§ **Task statement**:
Return exactly the lines that run from the one with "phylum: Chordata" to the last line of the entries below, both included, and nothing else.

§ **Given information**:
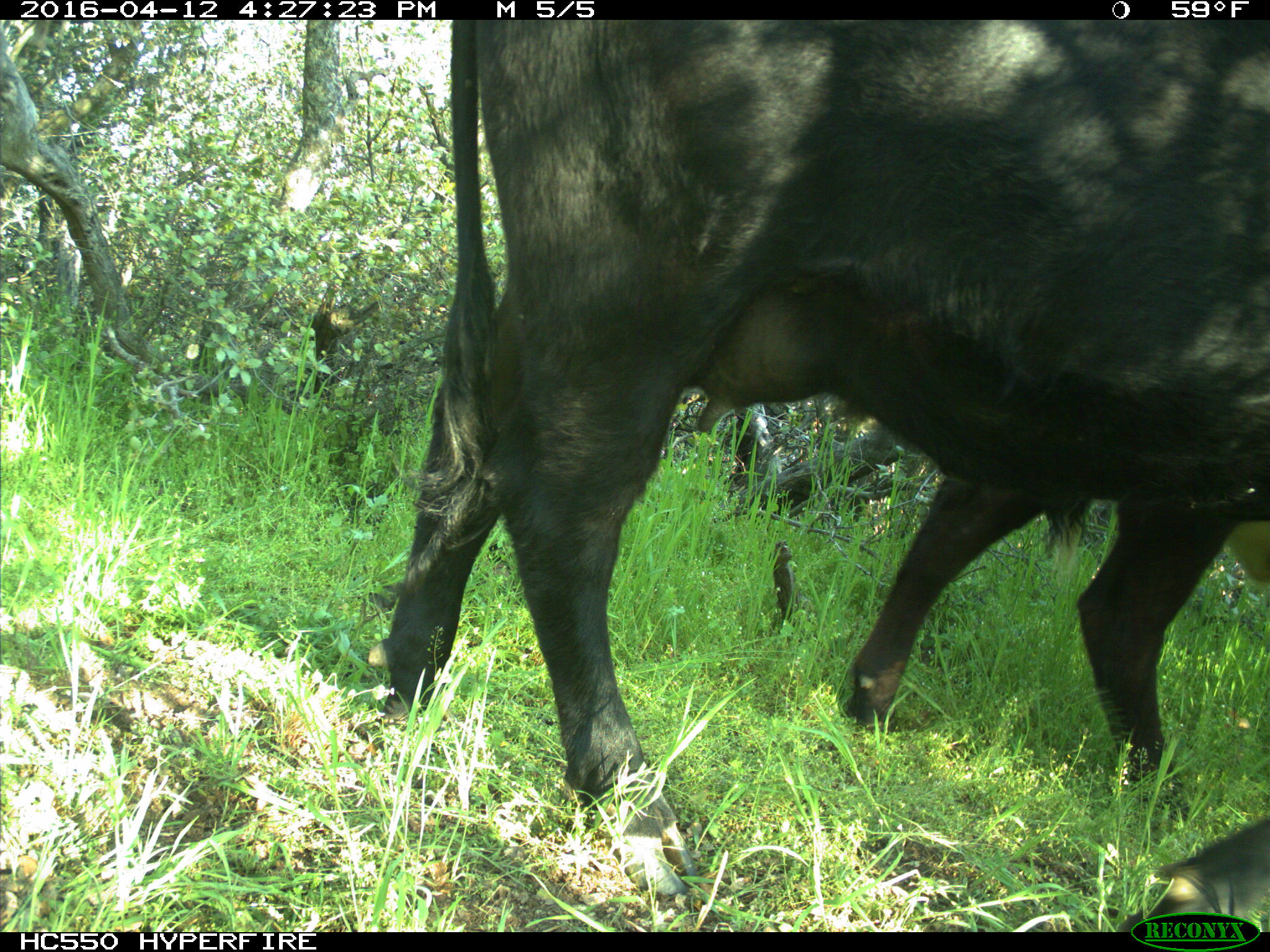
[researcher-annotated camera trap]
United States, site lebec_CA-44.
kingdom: Animalia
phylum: Chordata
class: Mammalia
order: Artiodactyla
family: Bovidae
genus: Bos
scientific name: Bos taurus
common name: domestic cow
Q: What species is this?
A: Bos taurus (domestic cow).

§ **Result of this task**:
phylum: Chordata
class: Mammalia
order: Artiodactyla
family: Bovidae
genus: Bos
scientific name: Bos taurus
common name: domestic cow
Q: What species is this?
A: Bos taurus (domestic cow).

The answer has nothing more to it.